Enhancing Human Action Recognition and Violence Detection Through Deep Learning Audiovisual Fusion
This work addresses security concerns by improving violence detection in public places, though it is incremental as it builds on existing fusion methods.
The paper tackles human activity recognition and violence detection in public places by proposing a hybrid fusion-based deep learning approach using audio and video modalities, achieving 96.67% accuracy on a validation dataset and correctly detecting 52 out of 54 real-world videos.

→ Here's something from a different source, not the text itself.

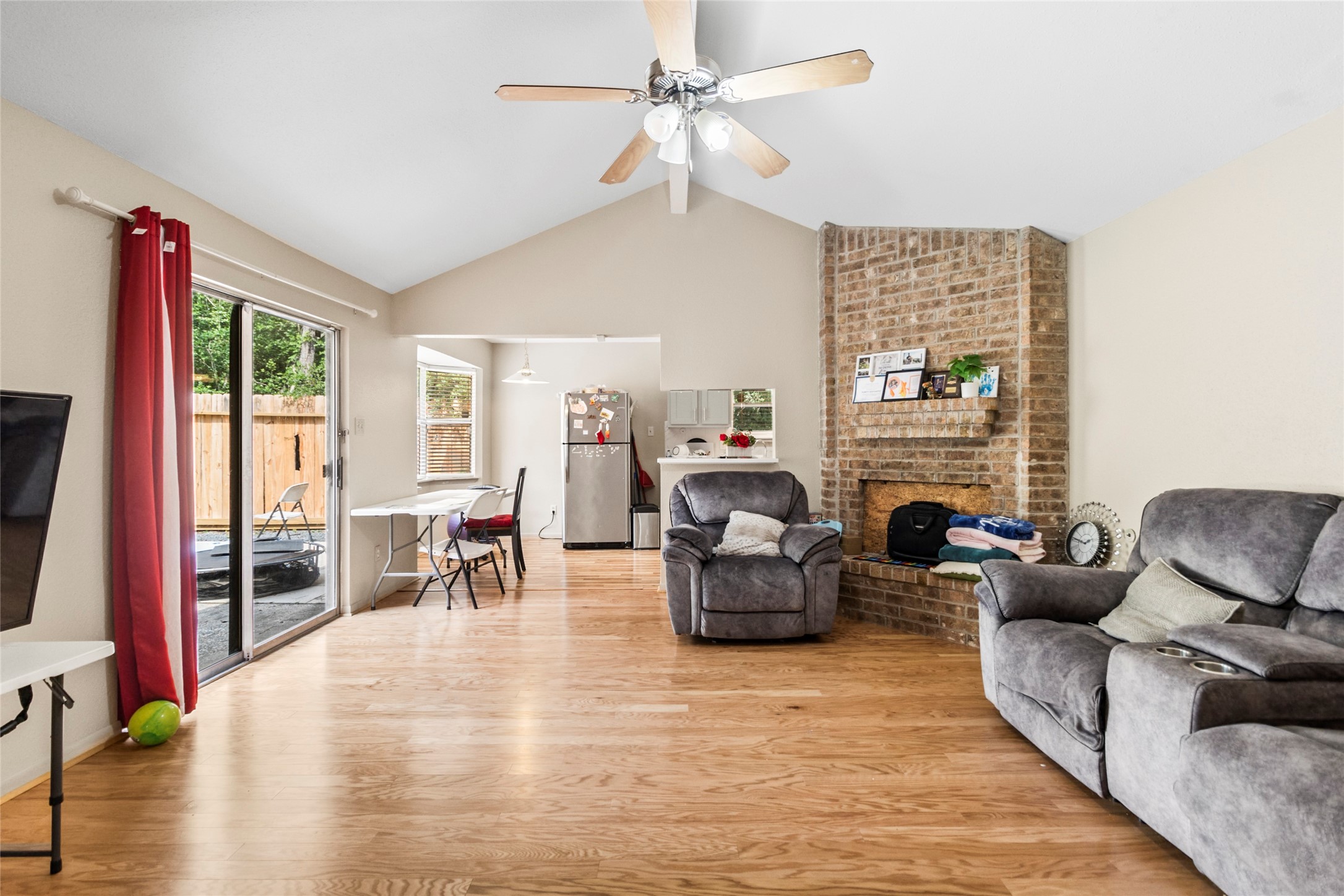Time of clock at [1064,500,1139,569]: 2:48
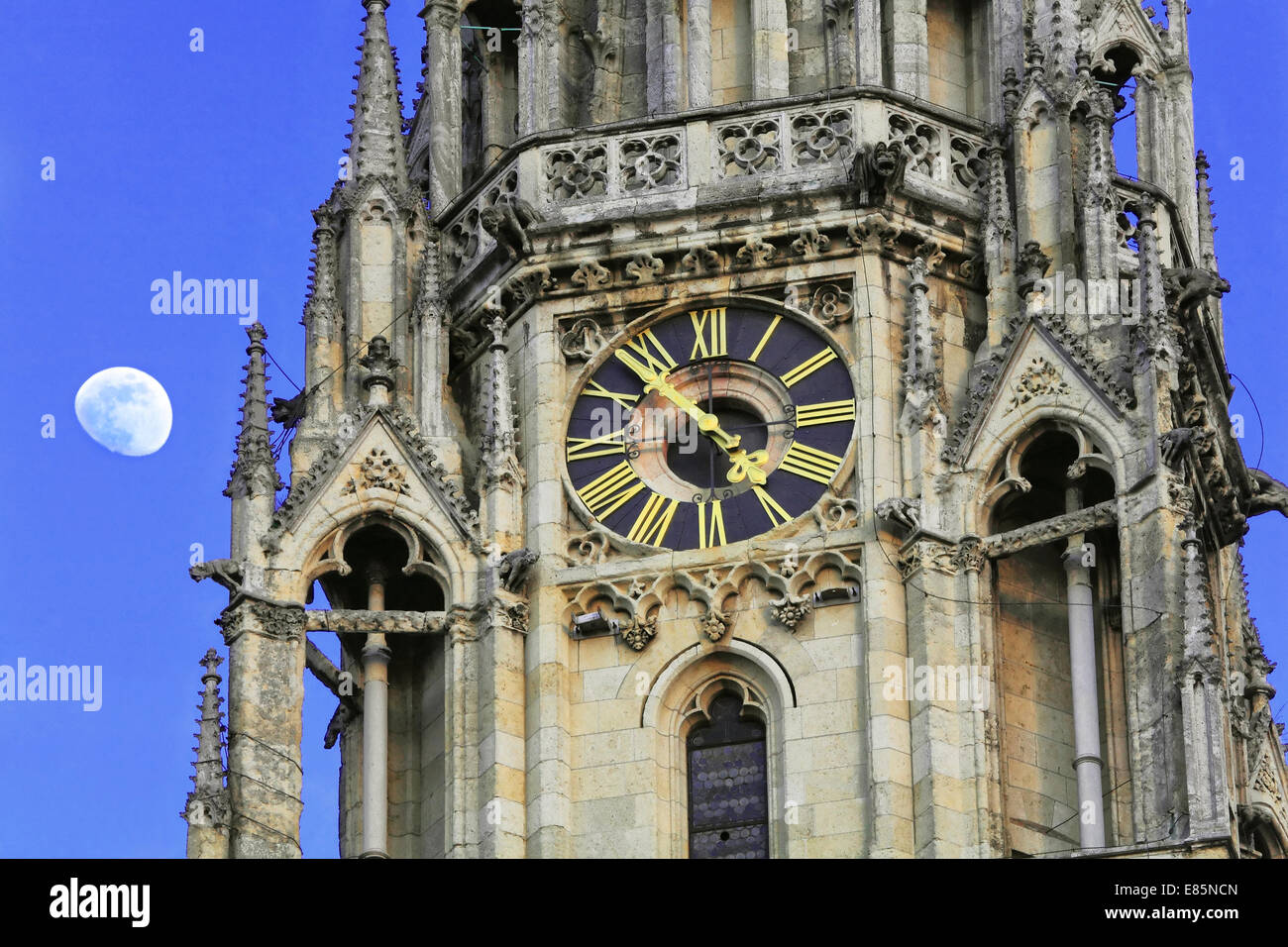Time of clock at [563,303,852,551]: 4:52
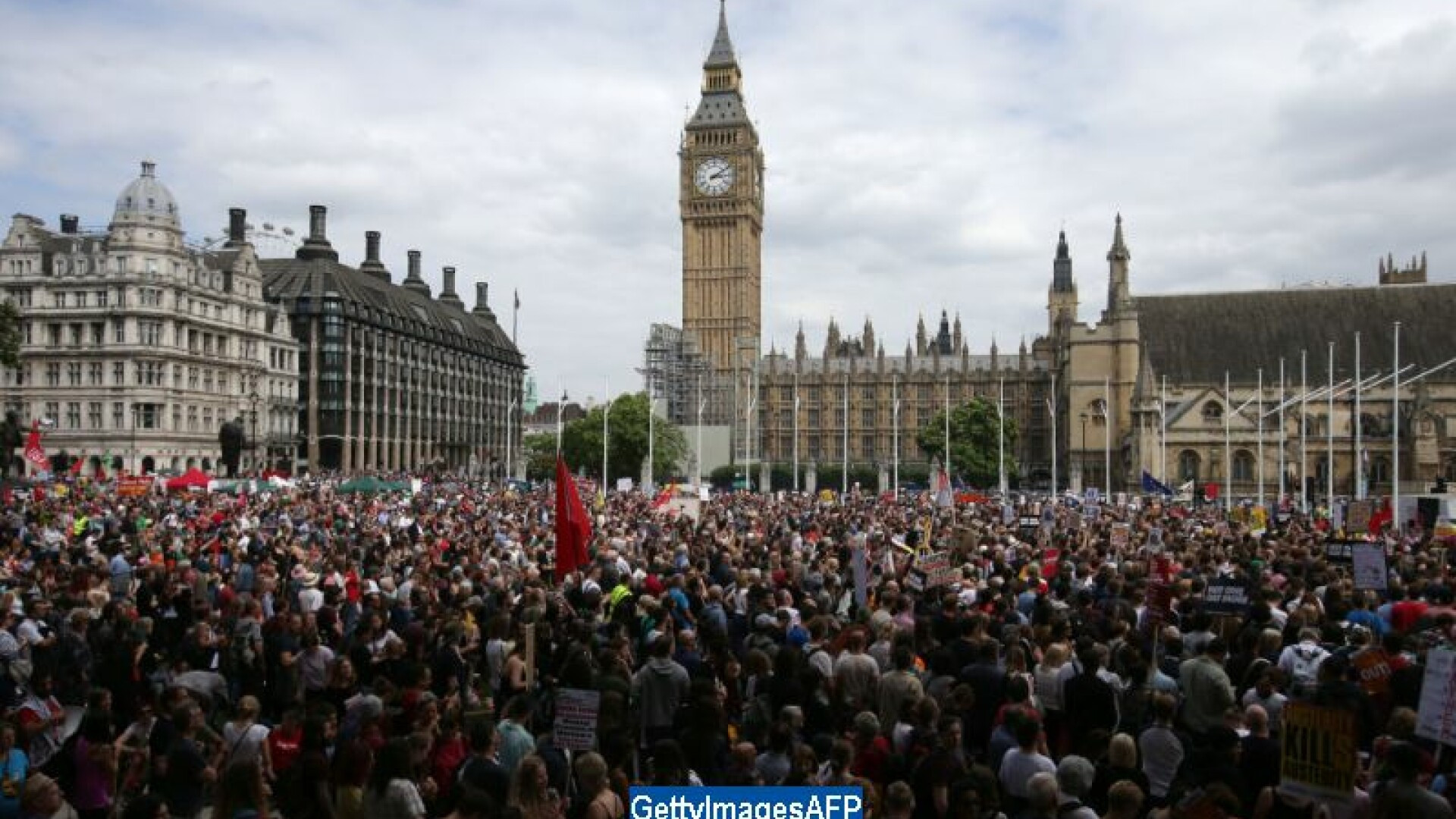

This paper proposes a hybrid fusion-based deep learning approach based on two different modalities, audio and video, to improve human activity recognition and violence detection in public places. To take advantage of audiovisual fusion, late fusion, intermediate fusion, and hybrid fusion-based deep learning (HFBDL) are used and compared. Since the objective is to detect and recognize human violence in public places, Real-life violence situation (RLVS) dataset is expanded and used. Simulating results of HFBDL show 96.67\% accuracy on validation data, which is more accurate than the other state-of-the-art methods on this dataset. To showcase our model's ability in real-world scenarios, another dataset of 54 sounded videos of both violent and non-violent situations was recorded. The model could successfully detect 52 out of 54 videos correctly. The proposed method shows a promising performance on real scenarios. Thus, it can be used for human action recognition and violence detection in public places for security purposes.